Opruimen van de laatste importheffingen heeft wel degelijk zin, zeker voor Nederland

Mexico en Canada kunnen opgelucht ademhalen, voor even althans. President Donald Trump leek afgelopen week even van plan de VS terug te trekken uit het Noord-Amerikaanse vrijhandelsakkoord Nafta. Deze campagnebelofte van Trump was door zijn National Trade Council omgezet in een ‘executive order’, die de president alleen nog maar hoefde te tekenen. Maar na een verontrust telefoontje van de regeringsleiders van Mexico en Canada, besloot Trump het handelsverdrag toch niet in stukken te scheuren. Nog niet, want hij laat zo’n actie wel boven de markt hangen.

Zo lijkt het tot nu toe wel mee te vallen met het protectionistische beleid van Trump. Direct na zijn aantreden zette hij wel een streep door het TPP-verdrag met landen rond de Stille Oceaan en liet hij duidelijk merken dat verder onderhandelen over het TTIP-verdrag met Europa zinloos is. Maar Nafta heeft de eerste honderd dagen van Trump overleefd, en ook van de beloofde handelsoorlog met China maakt Trump (nog) geen werk.
★ ★ ★
TE MAKEN OPDRACHTEN:
1/ Geef alle handelsverdragen die het fragment over Trumps handelsbeleid noemt.
2/ Wie zette volgens het fragment Trumps campagnebelofte over Nafta om in een executive order?
De gegevens staan los van het fragment.
★ ★ ★
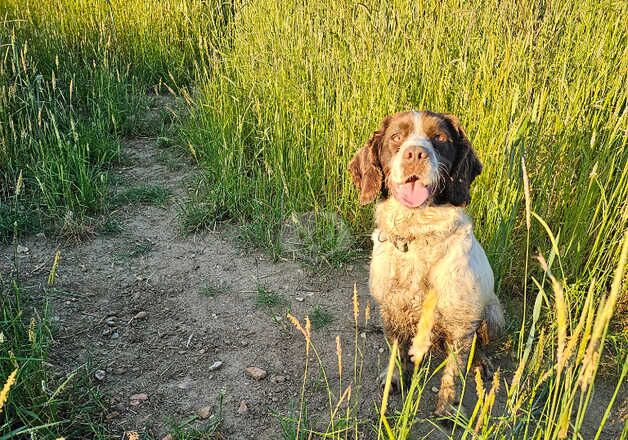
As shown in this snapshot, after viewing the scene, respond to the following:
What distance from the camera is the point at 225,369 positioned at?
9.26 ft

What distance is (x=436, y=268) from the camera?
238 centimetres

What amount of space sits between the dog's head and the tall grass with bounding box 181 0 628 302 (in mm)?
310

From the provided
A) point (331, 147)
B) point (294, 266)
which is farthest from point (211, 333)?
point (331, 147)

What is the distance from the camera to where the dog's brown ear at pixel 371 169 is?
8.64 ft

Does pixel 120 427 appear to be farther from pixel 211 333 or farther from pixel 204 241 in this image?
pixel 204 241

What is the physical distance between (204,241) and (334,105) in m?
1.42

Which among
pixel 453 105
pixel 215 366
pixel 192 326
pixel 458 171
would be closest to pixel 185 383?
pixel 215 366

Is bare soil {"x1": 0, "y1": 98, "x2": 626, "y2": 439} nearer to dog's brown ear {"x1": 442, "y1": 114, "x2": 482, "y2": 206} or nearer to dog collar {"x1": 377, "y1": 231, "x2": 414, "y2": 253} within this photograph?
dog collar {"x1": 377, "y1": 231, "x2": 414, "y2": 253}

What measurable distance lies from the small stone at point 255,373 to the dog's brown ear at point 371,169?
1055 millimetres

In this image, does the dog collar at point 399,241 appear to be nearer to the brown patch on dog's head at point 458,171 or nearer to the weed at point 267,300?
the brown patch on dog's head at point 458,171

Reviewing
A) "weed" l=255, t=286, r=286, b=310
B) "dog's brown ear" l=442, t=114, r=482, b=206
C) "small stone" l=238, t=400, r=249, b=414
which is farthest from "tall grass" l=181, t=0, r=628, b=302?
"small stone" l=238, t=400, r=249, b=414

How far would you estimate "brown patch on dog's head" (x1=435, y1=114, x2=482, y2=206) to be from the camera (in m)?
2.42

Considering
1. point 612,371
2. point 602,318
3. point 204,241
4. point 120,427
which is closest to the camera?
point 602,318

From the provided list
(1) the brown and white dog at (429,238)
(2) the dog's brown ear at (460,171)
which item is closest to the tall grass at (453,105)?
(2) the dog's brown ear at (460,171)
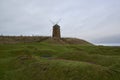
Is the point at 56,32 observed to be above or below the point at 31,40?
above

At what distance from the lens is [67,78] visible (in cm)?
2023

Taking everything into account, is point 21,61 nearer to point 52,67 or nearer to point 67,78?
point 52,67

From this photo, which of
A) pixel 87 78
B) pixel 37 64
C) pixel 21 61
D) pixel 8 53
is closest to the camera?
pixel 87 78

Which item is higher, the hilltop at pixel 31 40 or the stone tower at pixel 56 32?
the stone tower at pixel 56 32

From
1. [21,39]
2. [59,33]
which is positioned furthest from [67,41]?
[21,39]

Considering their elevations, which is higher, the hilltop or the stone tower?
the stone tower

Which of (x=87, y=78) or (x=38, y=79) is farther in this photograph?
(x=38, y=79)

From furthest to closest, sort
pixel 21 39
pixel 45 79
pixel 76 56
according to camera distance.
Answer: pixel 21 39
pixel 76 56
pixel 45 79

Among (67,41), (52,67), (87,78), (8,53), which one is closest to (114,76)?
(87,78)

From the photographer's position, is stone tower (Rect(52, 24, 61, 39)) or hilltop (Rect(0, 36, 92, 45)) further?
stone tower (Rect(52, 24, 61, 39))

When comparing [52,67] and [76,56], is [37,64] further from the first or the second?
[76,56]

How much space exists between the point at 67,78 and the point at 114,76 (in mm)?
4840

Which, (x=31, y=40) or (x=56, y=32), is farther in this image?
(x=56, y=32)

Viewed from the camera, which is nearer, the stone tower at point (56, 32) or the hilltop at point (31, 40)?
★ ★ ★
ANTWOORDEN PER OPDRACHT:
1/ Nafta, het TPP-verdrag en het TTIP-verdrag

2/ Zijn National Trade Council